__RECORDS TO PROCESS__.
>>

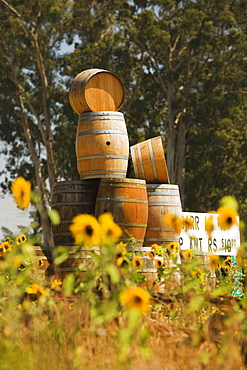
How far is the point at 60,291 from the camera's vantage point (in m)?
3.16

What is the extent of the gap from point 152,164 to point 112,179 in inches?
34.1

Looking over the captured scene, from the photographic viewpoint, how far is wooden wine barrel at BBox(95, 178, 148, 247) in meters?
5.79

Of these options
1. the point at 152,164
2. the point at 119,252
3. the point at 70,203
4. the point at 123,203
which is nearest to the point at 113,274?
the point at 119,252

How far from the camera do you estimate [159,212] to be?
641cm

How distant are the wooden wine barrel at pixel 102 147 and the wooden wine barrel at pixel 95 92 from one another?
0.30 m

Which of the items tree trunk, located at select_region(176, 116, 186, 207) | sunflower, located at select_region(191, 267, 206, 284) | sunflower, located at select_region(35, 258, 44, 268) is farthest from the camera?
tree trunk, located at select_region(176, 116, 186, 207)

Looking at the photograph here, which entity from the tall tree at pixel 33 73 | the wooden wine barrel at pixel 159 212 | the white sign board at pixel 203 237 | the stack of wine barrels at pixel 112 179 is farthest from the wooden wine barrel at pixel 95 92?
the tall tree at pixel 33 73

<<

__WORK REQUIRED__. Reproduce all of the items above word for word, leaving out the pictures.

__TASK ANSWER__.
How far is the point at 60,291 from the camera's vantage point (in m)?
3.16

What is the extent of the gap from point 152,164 to point 112,179 in inches?
34.1

Looking over the captured scene, from the photographic viewpoint, how far is wooden wine barrel at BBox(95, 178, 148, 247) in meters?
5.79

Of these options
1. the point at 152,164
2. the point at 119,252
3. the point at 70,203
4. the point at 123,203
which is nearest to the point at 113,274?
the point at 119,252

How far from the camera do you estimate [159,212] to be?
641cm

How distant are the wooden wine barrel at pixel 102 147 and the wooden wine barrel at pixel 95 92 from one another?
0.30 m

Which of the items tree trunk, located at select_region(176, 116, 186, 207) | sunflower, located at select_region(191, 267, 206, 284) | sunflower, located at select_region(35, 258, 44, 268) is farthest from the camera?
tree trunk, located at select_region(176, 116, 186, 207)

Looking at the photograph here, which entity from the tall tree at pixel 33 73 | the wooden wine barrel at pixel 159 212 | the white sign board at pixel 203 237 | the stack of wine barrels at pixel 112 179 is farthest from the wooden wine barrel at pixel 95 92?
the tall tree at pixel 33 73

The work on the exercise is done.